A basic architecture for MQTT would look something like Figure 4-3.

Figure 4-3. A high-level MQTT architecture

Figure 4-3 demonstrates a client acting as a publisher sending a message marked for “Topic 1” to the MQTT Broker server. The broker then directs that message to all clients that have subscribed to “Topic 1.”

Figure 4-4 is a more complex architecture example using MQTT. This is based on an architecture for a monitoring system in a chemistry lab. Connected to the lab broker in this system are some MQTT-capable sensors, as well as an analog-to-digital converter that reads the voltage levels sent by connected devices and generates MQTT messages as a publisher with the corresponding data as payloads.

Figure 4-4. Example lab environment use case for MQTT

In Figure 4-3 and Figure 4-4, a modern “MQTT broker” is actually any publish-and-subscribe messaging environment that can utilize the MQTT protocol. There are a number of these on the market, such as HiveMQ, Solace PubSub+, and Inductive Automation’s platform, Ignition. There are also a number of open source projects building MQTT brokers, including the Eclipse Foundation’s Mosquito project, and commercial open source projects like EMQ and VerneMQ.

The major cloud providers today include MQTT brokers in their IoT offerings. Amazon Web Services’ IoT Core service is an MQTT broker that allows devices to publish and subscribe to topics, while also providing connectivity to other AWS services for other forms of communication and processing. Microsoft Azure IoT and Google Cloud IoT Core have similar support.

There are also a number of general purpose message brokers that can manage MQTT messages with plug-ins or extensions. The Apache Kafka event processor, which we will discuss in “Event Processing”, has a connector that can act as a client for an MQTT broker. This enables Kafka to act as either a producer that provides messages to a broker or a consumer that receives messages from a broker—or both.

A myriad of message queues do something similar—acting as a client rather than a broker. Others, such as RabbitMQ and IBM MQ, have plug-ins that enable them to appear as a broker to MQTT publishers and subscribers. I discuss queues a bit more in “Queue/Log”. However, for device communications over wireless and wired networks, MQTT has built a substantial ecosystem, and is definitely being used to share IoT events across organization boundaries.

HTTP and WebSocket

The last two IoT protocols I will highlight are the Hypertext Transfer Protocol (HTTP) and WebSocket, which actually have a slightly higher adoption rate than MQTT among IoT developers.1 HTTP is inherently a request-and-reply protocol (not a publish-and-subscribe protocol, like MQTT), and thus is not designed to support arbitrary two-way conversations between connected parties. However, it can work as a streaming solution with some of the capabilities in HTTP/2, the version of HTTP most clients (like web browsers) and servers use today.

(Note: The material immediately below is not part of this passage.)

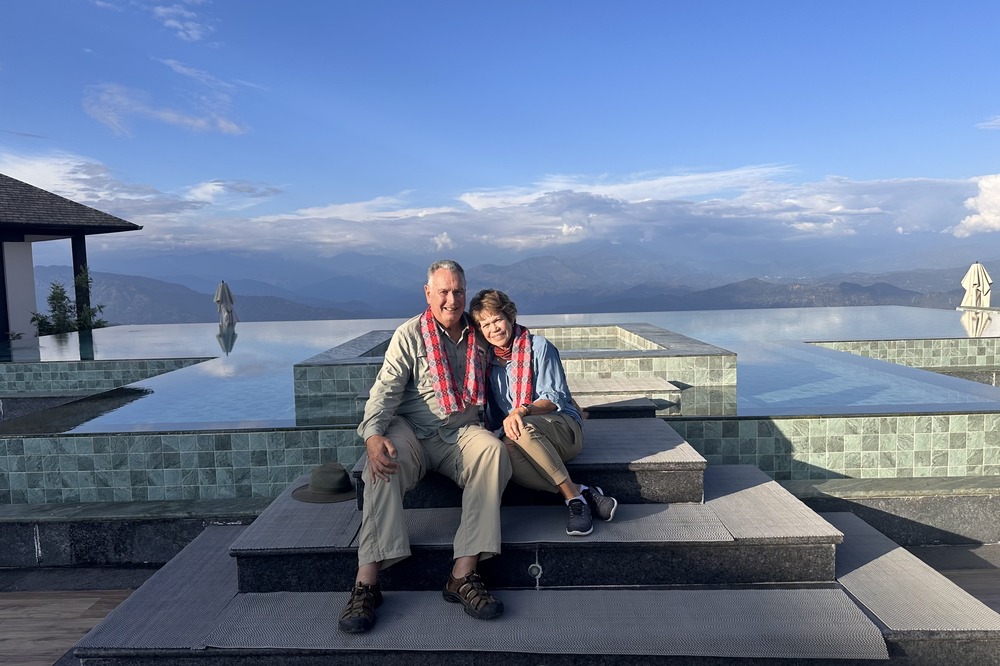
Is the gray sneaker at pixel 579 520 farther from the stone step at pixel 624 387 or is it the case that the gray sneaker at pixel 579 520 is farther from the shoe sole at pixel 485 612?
the stone step at pixel 624 387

WebSocket, on the other hand, is a communication protocol designed to allow two-way conversations over a TCP connection. It is distinct from HTTP, but has been designed to work seamlessly with HTTP. Many use WebSocket today as the core connection protocol for distributed systems that have to send information back and forth in order to complete a task.

The exchange of information in HTTP and WebSocket is more “point to point” than MQTT. There are no publish-and-subscribe semantics for either protocol. There is no concept of a “topic” with which to connect and receive specific data. The consumer simply makes a request to the producer via a standard HTTP (or WebSocket) request message, and the server opens and maintains a connection for an indeterminate amount of time. In the case of HTTP, the connection will be optimized for the producer to stream to the consumer. WebSocket, on the other hand, will readily support streaming in both directions.

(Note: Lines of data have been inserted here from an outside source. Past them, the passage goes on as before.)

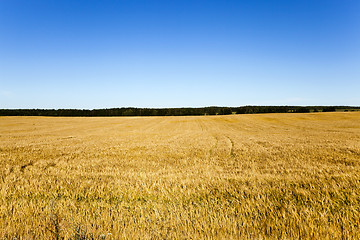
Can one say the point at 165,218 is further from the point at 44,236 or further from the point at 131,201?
the point at 44,236

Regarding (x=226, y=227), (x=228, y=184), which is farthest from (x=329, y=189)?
(x=226, y=227)

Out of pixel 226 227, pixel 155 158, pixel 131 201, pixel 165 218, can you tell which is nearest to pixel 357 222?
pixel 226 227

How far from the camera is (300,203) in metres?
3.89

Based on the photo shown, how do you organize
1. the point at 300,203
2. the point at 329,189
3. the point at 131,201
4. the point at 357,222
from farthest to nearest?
the point at 329,189
the point at 131,201
the point at 300,203
the point at 357,222

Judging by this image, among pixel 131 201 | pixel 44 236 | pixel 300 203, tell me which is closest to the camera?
pixel 44 236

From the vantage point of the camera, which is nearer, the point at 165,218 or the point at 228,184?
the point at 165,218

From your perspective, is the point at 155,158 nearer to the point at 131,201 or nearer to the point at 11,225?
the point at 131,201

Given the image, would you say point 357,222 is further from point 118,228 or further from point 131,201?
point 131,201

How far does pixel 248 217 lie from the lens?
3301 mm

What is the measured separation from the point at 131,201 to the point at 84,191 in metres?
1.56

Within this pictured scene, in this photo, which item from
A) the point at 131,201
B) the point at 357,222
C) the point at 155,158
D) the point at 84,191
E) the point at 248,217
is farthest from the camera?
the point at 155,158

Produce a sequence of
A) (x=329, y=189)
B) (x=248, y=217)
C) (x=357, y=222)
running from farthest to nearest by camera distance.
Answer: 1. (x=329, y=189)
2. (x=248, y=217)
3. (x=357, y=222)

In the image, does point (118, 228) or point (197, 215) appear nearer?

Thus, the basic HTTP- and WebSocket-based event connections look like Figure 4-5.

Figure 4-5. HTTP and WebSocket connections

HTTP/3, intended to succeed HTTP/2 as a ubiquitous internet protocol, is in the development stage at the time I am writing this. It takes advantage of a potential replacement to the TCP protocol, called QUIC (QUIC does not, strangely, stand for anything) to deliver streams over many connections simultaneously. This will improve the performance of HTTP streaming significantly, especially if you have a network problem on one connection and start losing packets of data.

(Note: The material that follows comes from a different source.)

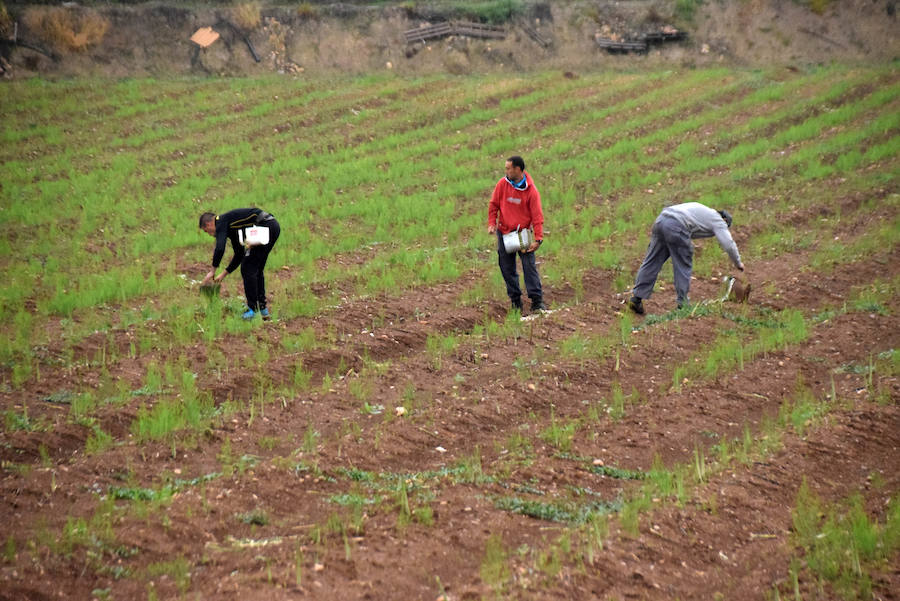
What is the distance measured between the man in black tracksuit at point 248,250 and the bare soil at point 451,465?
47 centimetres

The Internet Engineering Task Force is currently in the process of writing the HTTP/3 specification, but it is far enough along that several browsers and web servers have already announced early support.

Mapping Internet of Things Architectures

The core components of these architectures map to our Wardley Map as shown in Table 4-3.

Table 4-3. Wardley component equivalents for service buses and message queues
Architecture component Wardley Map component(s)
MQTT Protocol
MQTT broker Queue (can be a message queue or ESB)
HTTP Protocol
WebSocket Protocol

Event Processing

The last architecture I want to summarize is one in which tools are introduced specifically to process event stream traffic. Messaging systems and network protocols play a role in distributing events to places where they will be processed, but they were not originally intended to be a place where other forms of interaction happen.

As noted in Chapter 1, flow without interaction is just moving data around. Interaction from applications that only prepare events to be submitted to a stream, or that only consume events from a stream, are certainly critical to flow, but neither of those enable the continuation of flow in a way that boosts the impact of those events across a system of applications.

There are a number of tools today that have adapted to the need to process events “in flow,” so to speak—meaning reading events from a stream, taking an action on that event, then forwarding the (potentially modified) event to a new destination. These tools have functionality that enables them to work quickly and reactively to incoming events. Many also can receive the input of multiple streams and create aggregate events or trigger events from that set of data.

A very basic view of adding processing to flow looks something like Figure 4-6.

Figure 4-6. High-level architecture of an event processing system

The key concept for event processing is that there is some form of state or data management for incoming events, and a mechanism by which that state or data is processed. State management will often be some sort of queueing mechanism, but some platforms use alternative methods to maintain state.

There are three primary engines for event processing in the market today: functions (including low-code or no-code processors), log-based event streaming platforms, and real-time stateful systems. Let’s briefly discuss the three from an architectural perspective.

Functions, Low-Code, and No-Code Processors

One of the biggest advancements in distributed systems development in the last 10 years is new services that greatly simplify attaching simple functions to event streams. These functions can be used for a number of tasks, including (but not limited to) sorting, filtering, routing, calculation, and aggregation. Some functions may even interact directly with user interfaces for display or control purposes.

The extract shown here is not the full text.